Проснувшись в сумерках, Джеймс заметил желтое пятнышко у нее на пальце ноги. Отыскал, где смазалось, когда Мэрилин во время любви задела стенку ногой, – пятно с монетку. Мэрилин он ничего не сказал, а вечером они расставили мебель по местам, и пятно спряталось за комодом. Всякий раз, глядя на комод, Джеймс радовался, будто сквозь сосновые ящики и сложенную одежду различал след, оставленный ее телом в его жилище.
На День благодарения Мэрилин в Вирджинию не поехала. Себе и Джеймсу сказала, что каникулы короткие, ехать далеко, но на самом деле понимала, что мать снова поинтересуется, не нарисовалось ли у Мэрилин каких перспектив, а что отвечать теперь – неясно. В общем, домой не наведалась, зато в тесной кухне у Джеймса запекла курицу, картофель кубиками и очищенный ямс на противне размером со стенографический блокнот – получился праздничный ужин в миниатюре. Джеймс сам не стряпал, обходился бургерами с «Кухни Чарли» и маффинами из «Хейс-Бикфорд» и взирал благоговейно. Мэрилин полила курицу жиром, глянула на Джеймса с вызовом, закрыла духовку, стянула с рук кухонные варежки и пояснила:
– Моя мать преподает домоводство. У нее в домашних богинях Бетти Крокер [12].
О матери она упомянула впервые. И таким тоном, будто это секрет – давно хранимый, а теперь осторожно, доверчиво открытый.
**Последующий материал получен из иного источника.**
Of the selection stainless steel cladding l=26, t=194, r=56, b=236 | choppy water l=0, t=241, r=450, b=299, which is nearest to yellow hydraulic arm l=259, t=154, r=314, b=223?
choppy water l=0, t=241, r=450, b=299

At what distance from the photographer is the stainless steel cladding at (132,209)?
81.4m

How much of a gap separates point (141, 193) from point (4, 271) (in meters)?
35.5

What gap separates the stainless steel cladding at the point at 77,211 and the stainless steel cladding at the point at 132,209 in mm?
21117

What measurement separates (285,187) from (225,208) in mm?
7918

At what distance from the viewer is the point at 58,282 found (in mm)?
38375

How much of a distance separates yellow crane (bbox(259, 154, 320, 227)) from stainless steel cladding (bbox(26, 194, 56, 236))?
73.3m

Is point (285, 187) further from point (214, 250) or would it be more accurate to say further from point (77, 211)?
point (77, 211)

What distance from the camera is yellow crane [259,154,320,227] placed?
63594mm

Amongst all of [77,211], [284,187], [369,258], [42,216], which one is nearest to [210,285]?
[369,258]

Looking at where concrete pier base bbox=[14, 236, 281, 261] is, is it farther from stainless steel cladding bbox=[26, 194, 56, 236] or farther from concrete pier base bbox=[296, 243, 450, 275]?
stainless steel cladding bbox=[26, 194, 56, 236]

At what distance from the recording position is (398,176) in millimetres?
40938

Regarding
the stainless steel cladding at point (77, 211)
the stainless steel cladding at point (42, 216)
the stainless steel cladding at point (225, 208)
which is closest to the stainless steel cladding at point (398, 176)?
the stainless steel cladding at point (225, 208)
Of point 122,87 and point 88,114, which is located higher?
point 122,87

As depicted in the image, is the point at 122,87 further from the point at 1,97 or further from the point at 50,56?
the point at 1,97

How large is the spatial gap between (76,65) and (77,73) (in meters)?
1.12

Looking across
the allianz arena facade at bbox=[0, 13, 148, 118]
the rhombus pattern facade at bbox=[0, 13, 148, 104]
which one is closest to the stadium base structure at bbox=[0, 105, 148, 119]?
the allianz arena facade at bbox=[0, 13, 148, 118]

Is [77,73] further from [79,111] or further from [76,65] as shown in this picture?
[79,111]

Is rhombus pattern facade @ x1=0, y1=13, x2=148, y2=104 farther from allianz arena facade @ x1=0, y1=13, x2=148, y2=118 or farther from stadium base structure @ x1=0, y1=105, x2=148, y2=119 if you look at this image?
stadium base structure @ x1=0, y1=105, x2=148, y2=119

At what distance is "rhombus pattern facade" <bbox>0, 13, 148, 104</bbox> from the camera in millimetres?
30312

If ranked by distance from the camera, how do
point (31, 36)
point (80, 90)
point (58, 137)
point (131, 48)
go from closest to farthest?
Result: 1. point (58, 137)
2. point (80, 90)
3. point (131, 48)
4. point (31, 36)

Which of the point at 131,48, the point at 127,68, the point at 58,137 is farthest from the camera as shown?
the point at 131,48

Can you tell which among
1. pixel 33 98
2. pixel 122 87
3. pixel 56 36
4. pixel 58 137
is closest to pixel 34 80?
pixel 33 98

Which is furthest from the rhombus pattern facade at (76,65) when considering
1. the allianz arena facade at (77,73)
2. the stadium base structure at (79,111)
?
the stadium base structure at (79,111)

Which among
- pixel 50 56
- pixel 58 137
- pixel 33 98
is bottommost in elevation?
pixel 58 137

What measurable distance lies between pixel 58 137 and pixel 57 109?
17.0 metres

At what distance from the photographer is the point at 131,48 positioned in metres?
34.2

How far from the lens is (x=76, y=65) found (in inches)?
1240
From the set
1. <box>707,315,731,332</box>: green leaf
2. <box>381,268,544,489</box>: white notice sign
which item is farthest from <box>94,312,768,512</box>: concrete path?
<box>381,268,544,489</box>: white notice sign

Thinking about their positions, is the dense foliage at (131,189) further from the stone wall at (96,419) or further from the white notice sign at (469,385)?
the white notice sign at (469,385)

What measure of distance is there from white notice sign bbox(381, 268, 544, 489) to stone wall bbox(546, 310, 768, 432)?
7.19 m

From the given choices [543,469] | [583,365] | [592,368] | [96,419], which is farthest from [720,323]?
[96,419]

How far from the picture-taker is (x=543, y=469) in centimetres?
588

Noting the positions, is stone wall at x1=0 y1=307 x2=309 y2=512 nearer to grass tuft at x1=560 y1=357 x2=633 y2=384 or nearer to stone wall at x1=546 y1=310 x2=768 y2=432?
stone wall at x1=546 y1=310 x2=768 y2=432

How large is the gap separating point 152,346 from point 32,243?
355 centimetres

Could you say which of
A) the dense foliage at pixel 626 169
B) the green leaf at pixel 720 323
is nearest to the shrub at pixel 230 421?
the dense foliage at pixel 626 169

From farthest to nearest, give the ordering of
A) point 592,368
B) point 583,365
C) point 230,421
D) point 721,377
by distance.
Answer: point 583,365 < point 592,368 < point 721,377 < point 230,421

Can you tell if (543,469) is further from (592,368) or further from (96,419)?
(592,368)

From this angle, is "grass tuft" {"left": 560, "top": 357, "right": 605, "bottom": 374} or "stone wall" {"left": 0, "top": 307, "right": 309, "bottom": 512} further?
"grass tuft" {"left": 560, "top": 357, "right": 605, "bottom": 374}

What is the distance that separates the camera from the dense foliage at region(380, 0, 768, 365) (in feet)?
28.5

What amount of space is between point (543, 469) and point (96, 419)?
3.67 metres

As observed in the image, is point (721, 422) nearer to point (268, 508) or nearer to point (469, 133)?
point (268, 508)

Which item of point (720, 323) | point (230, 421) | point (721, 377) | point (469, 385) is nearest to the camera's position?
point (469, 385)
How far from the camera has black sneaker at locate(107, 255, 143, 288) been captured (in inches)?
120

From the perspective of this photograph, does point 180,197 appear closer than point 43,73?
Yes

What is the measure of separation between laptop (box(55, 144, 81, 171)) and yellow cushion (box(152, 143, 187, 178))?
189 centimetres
Хотелось ответить на ее доверие, на этот интимный дар. Джеймс однажды обмолвился, что его родители работали в школе, но не распространялся – надеялся, она решит, что учителями. Никогда не говорил, что школьная кухня была страной великанов, где все оптовых размеров – скатки фольги в милю длиной, банки майонеза, куда влезла бы его голова. Мать отвечала за уменьшение мира до приемлемых размеров: резала дыни на кубики не больше костяшек домино, раскладывала масло по блюдцам с булочками. Джеймс никому не рассказывал, что другие кухарки фыркали, глядя, как мать заворачивает несъеденное и уносит с собой, а не выбрасывает; что дома они разогревали эти остатки в духовке. За едой родители его расспрашивали. Что было на географии? Что было на математике? И он отвечал: «Монтгомери – столица Алабамы. У простых чисел только два делителя». Его ответов они не понимали, но кивали – радовались: Джеймс учит то, что им неведомо. За беседой он крошил крекеры в сельдерейный суп или отклеивал вощенку от клина сырного бутерброда и замирал в смятении – я ведь это уже сегодня делал – и терялся: что мы повторяем – уроки или весь школьный день? В пятом классе он бросил говорить с родителями по-китайски – не хотел марать свой английский акцентом; задолго до того бросил разговаривать с родителями в школе. Он опасался делиться этим с Мэрилин: вдруг она разглядит в нем то, что он всю жизнь видел сам, – тощего изгоя, что питается объедками, повторяет заученные реплики и старается сойти за своего. Самозванца. Он боялся, что она уже не будет смотреть на него иначе.